__THE DATA__.
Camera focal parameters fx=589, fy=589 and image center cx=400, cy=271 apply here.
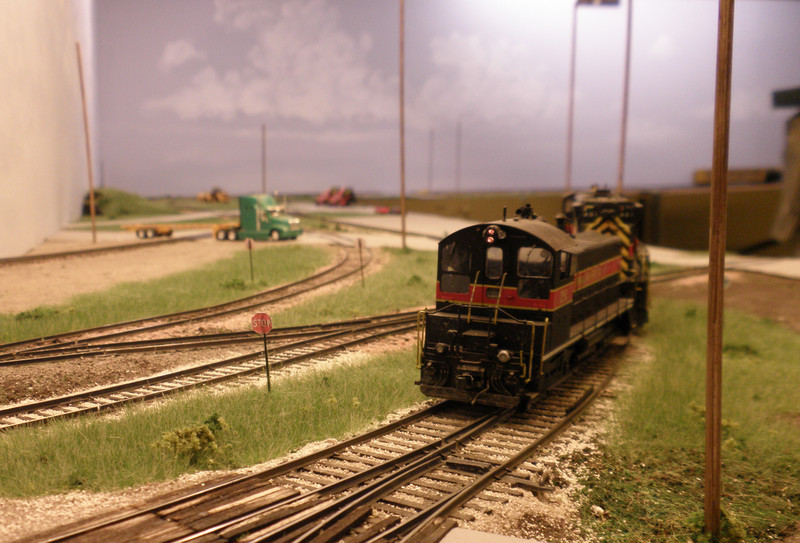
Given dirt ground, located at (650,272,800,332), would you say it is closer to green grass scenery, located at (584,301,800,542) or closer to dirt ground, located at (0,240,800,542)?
dirt ground, located at (0,240,800,542)

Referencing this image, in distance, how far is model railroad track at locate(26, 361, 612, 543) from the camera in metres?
6.83

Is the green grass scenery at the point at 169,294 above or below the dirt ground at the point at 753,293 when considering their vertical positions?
above

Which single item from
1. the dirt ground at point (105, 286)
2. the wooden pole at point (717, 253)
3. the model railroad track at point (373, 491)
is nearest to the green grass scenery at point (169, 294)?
the dirt ground at point (105, 286)

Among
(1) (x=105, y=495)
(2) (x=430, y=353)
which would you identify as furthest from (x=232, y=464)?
(2) (x=430, y=353)

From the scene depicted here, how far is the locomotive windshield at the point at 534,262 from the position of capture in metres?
10.8

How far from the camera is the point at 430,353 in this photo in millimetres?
11258

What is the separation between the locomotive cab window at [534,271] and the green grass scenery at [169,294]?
1253 centimetres

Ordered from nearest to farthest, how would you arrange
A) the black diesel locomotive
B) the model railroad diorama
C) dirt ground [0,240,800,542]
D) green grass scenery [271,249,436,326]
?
1. the model railroad diorama
2. dirt ground [0,240,800,542]
3. the black diesel locomotive
4. green grass scenery [271,249,436,326]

__WRITTEN REQUEST__. Print all of the records above line for line, without changing a word, and leave the pictures out.

__FULL RESPONSE__.
Camera focal parameters fx=589, fy=589 and image center cx=400, cy=271 apply here.
Given dirt ground, located at (650,272,800,332), would you say it is closer to green grass scenery, located at (584,301,800,542) or closer to dirt ground, located at (0,240,800,542)?
dirt ground, located at (0,240,800,542)

Referencing this image, in distance, how far is model railroad track at locate(26, 361, 612, 543) from the camera in metres?
6.83

Is the green grass scenery at the point at 169,294 above or below the dirt ground at the point at 753,293 when considering their vertical positions?
above

Which single item from
1. the dirt ground at point (105, 286)
2. the wooden pole at point (717, 253)
3. the model railroad track at point (373, 491)
is nearest to the green grass scenery at point (169, 294)?
the dirt ground at point (105, 286)

Among
(1) (x=105, y=495)
(2) (x=430, y=353)
which would you identify as furthest from (x=232, y=464)?
(2) (x=430, y=353)

From the scene depicted here, how far is the locomotive windshield at the point at 534,262 from the position of capture in metres?
10.8

How far from the camera is the point at 430,353 in this photo in millimetres?
11258

What is the separation between the locomotive cab window at [534,271] and the green grass scenery at [169,294]?
1253 centimetres

Ordered from nearest to farthest, how would you arrange
A) the black diesel locomotive
B) the model railroad diorama
C) dirt ground [0,240,800,542]
D) green grass scenery [271,249,436,326]
?
1. the model railroad diorama
2. dirt ground [0,240,800,542]
3. the black diesel locomotive
4. green grass scenery [271,249,436,326]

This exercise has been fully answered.